А иногда (и нередко), когда была мной недовольна, спрашивала:
– Тебя что – на конюшне воспитывали?
С ее точки зрения я, маленький мальчик, веду себя как лакей, как крепостной, которого можно и нужно было сечь на конюшне.
Таким образом, дед, понимая свою вину, умирал, оставляя очень одинокого человека. И все-таки пожертвовать своей жизнью, выполняя просьбу умирающего отца, – совсем неординарный поступок. Тем не менее даже с дочерью, даже со мной, бесспорно, любимым внуком, бабушка до самой смерти чувствовала внутреннее одиночество и иногда – раз в неделю или месяц – внезапно громко вскрикивала: «Мама, мамочка!». Но, как правило, никакого продолжения не было.
До болезни Сергей Павлович, хотя и пытался поначалу уехать в эмиграцию, но потом как-то сумел приспособиться к советской власти. «Тихой сапой», как сказала однажды бабушка. С одной стороны, он был крупным ученым – одним из самых известных специалистов в очень востребованных тогда гидравлике и аэродинамике, автором проектов двух первых русских гидроэлектростанций – построенной по так называемому «ленинскому плану ГОЭЛРО» Свирской ГЭС и ГЭС на Десенке (проект не осуществлен). Но после двухтомной дореволюционной монографии «Гидромеханика вязкой жидкости и гидравлические фрикционные машины» в советское время он не вернулся к науке, ограничив себя преподавательской и прикладной технической деятельностью. По-видимому, он считал, что в Советской России нет академической среды, в которой он мог бы жить и работать. Конечно, он и не подумал вступить в партию, больше того, не стал академиком из-за того, что отказался читать лекции на украинском языке (в какой-то из периодов украинизации). Это было связано не с дурным отношением к украинцам, наоборот, от большого уважения к украинской культуре – у него было много друзей из старинных украинских фамилий, но по-украински не существовало научной терминологии, разработка ее, да еще во всех технических областях, была для него – серьезно и ответственно относившегося к науке человека – гигантской задачей и совершенно непосильной работой, а делать что бы то ни было кое-как он не хотел и не умел. Кроме того, он не писал доносов на своих коллег, чем, по изустным преданиям, отличались многие киевские ученые того времени. И наконец, благодаря его матери и австро-венгерским родственникам семья была откровенно германофильской – дед с ранней молодости переводил и издавал по-русски основополагающие немецкие работы по гидравлике и кораблестроению, у мамы с двух лет была не нянька, а выписанная из Риги бонна. В результате дед был почти единственным русским профессором, которого в 1920-е и даже в начале 1930-х годов не просто охотно приглашали в Германию, но он мог еще привозить с собой десятки наиболее способных своих учеников для стажировки. По-видимому, это тоже ценилось советскими властями.

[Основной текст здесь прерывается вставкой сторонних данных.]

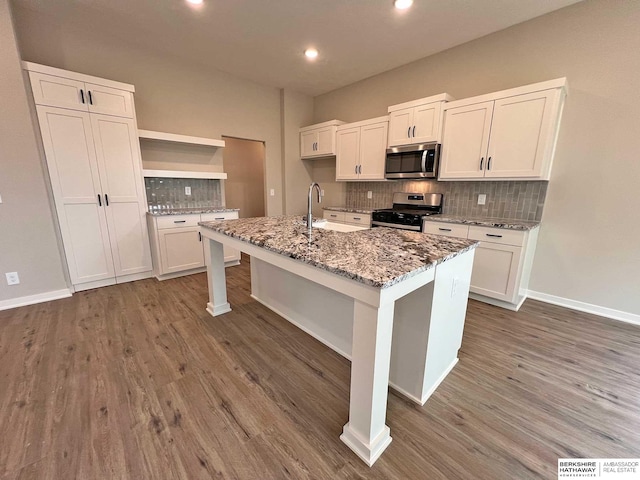 kitchen featuring sink, light stone counters, dark hardwood / wood-style floors, a center island with sink, and appliances with stainless steel finishes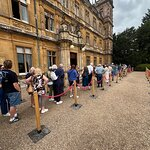 CastlesBritain's tweet photo. We Paid £60 for Highclere Castle — Then Walked Away

I genuinely thought a 12.30 timed slot meant the queue would at least move.

We’d paid £60 between us. Then we stood there for about 45 minutes while the line barely crept forward. From where we were, it looked as though the crowds already inside were inching through the house too.

At some point I realised I wasn’t excited anymore. I was just furious that our visit had turned into standing outside and watching the clock.

So we did the ridiculous thing: we left without even going in.

The disappointment carried on outside. The grounds felt shabby to us, and the tarmac paths only made the whole thing feel flatter than I’d imagined.

I can accept queues at a famous place. But paying £60 for a timed slot and giving up after three quarters of an hour without getting through the door? Absolutely maddening.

В 1941 году расположившийся в нашей квартире немецкий командующий нашел мамину подругу, остававшуюся в Киеве Нину Алексеевну Ступину, и попросил оставить ему два голландских пейзажа XVII века и два немецких музыкальных ящика, один из которых играл «Майн либен Августин». Остальное после ухода немцев разграбили институтские дворники. Мама мне говорила, у кого из моих сверстников в отцовском шкафу книги с заказными переплетами и инициалами деда на корешках (как было принято до революции), но мне не хотелось проситься для этого в гости. В филармонии, когда я начал ходить на концерты, какие-то старушки говорили мне: «Ваш дедушка сидел на седьмом, а не на двенадцатом месте первого ряда, чтобы видеть руки пианиста».